Fund I Shares Y Shares
Barrow Hanley Emerging Markets Value Fund X X
Barrow Hanley International Value Fund X X
Barrow Hanley Concentrated Emerging Markets ESG Opportunities Fund X X
Barrow Hanley Total Return Bond Fund X X
Barrow Hanley Credit Opportunities Fund X X
Barrow Hanley Floating Rate Fund X X
Barrow Hanley US Value Opportunities Fund X X

 

 

 

 

EXHIBIT Y.1

 

 

PERPETUAL FUNDS

 

CERTIFICATE OF CLASS DESIGNATION

 

I Shares

 

1.Class-Specific Distribution Arrangements, Other Expenses

 

I Shares are sold without a load or sales charge and are not subject to a Rule 12b-1 fee or a shareholder service fee.

 

2.Eligibility of Purchasers

 

I Shares are available to individual and institutional investors and may require a minimum initial investment amount, as described in the Funds’ prospectus(es).

**Items:**
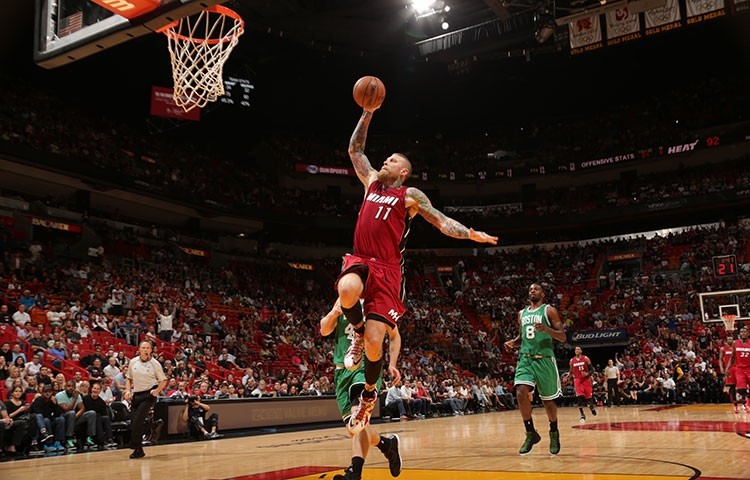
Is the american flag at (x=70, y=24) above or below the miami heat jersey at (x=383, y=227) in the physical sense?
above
--
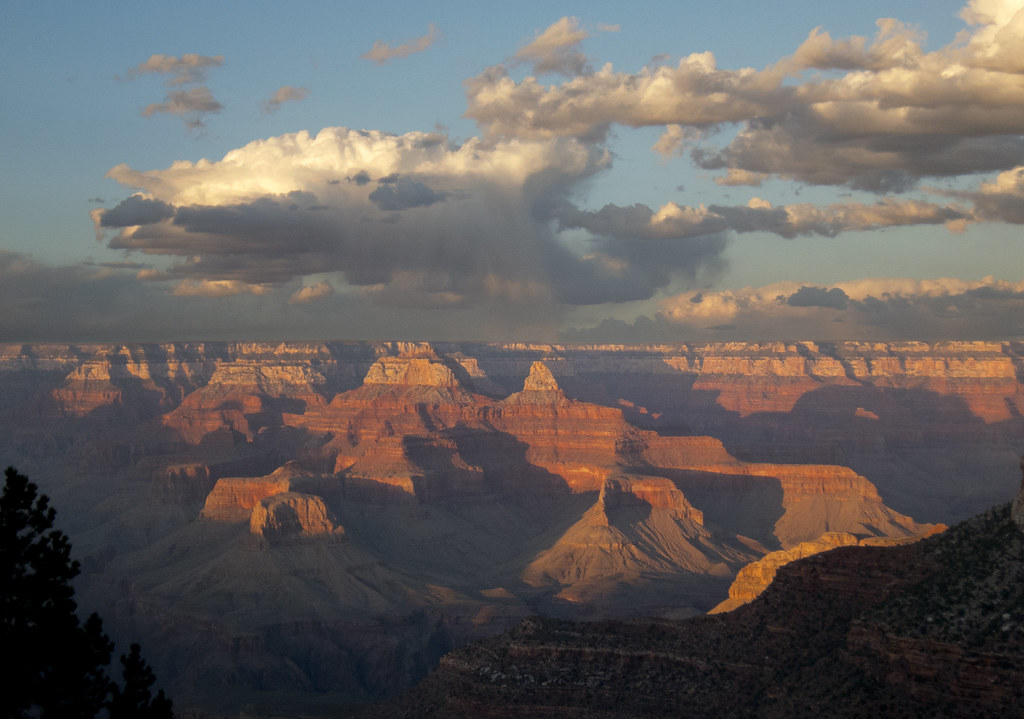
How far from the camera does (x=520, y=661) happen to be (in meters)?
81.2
* * *
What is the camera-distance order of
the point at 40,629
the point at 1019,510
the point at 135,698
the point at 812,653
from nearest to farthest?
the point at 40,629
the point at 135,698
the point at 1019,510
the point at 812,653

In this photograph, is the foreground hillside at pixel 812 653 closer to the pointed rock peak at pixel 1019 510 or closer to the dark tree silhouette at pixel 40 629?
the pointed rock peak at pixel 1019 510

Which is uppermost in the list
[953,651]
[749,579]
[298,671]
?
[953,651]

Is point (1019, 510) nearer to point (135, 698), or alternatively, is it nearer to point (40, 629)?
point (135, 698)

**Exercise set:**
• a. Using the Perpetual Funds excerpt, say whether each statement agrees with it. Answer yes or no for each, and quote the words that decide it.
(i) I Shares are charged a Rule 12b-1 fee.
(ii) I Shares are open to both individual and institutional investors.
(iii) I Shares are sold with a sales charge.
• b. Proceed with the Perpetual Funds excerpt, writing what would follow its last sentence.

**Task-by-task answers:**
• a.
(i) No: "are not subject to a Rule 12b-1 fee or a shareholder service fee."
(ii) Yes: "I Shares are available to individual and institutional investors"
(iii) No: "I Shares are sold without a load or sales charge"

• b.
3.Voting Rights

 

Each shareholder of I Shares will have one vote for each full I Share held and a fractional vote for each fractional I Share held. Shareholders of I Shares will have: (i) exclusive voting rights regarding any matter submitted to shareholders that relates solely to I Shares (such as a Rule 12b-1 Distribution Plan or Shareholder Service Plan relating to I Shares); (ii) separate voting rights on any other matter submitted to shareholders in which the interests of the shareholders of I Shares differ from the interests of holders of any other Class; and (iii) in all other respects the same rights and obligations as any other Class.

 

4.Exchange Rights

 

Shareholders may exchange I Shares of a Fund for I Shares of another Fund, if and to the extent an exchange right is disclosed in the prospectus(es) for the applicable Fund and subject to the terms and conditions set forth in the prospectus(es) of the Fund, provided that the shareholder requesting the exchange meets the eligibility requirements of the Fund into which such shareholder seeks to have his/her/its shares exchanged, as set forth in the Funds’ prospectus(es).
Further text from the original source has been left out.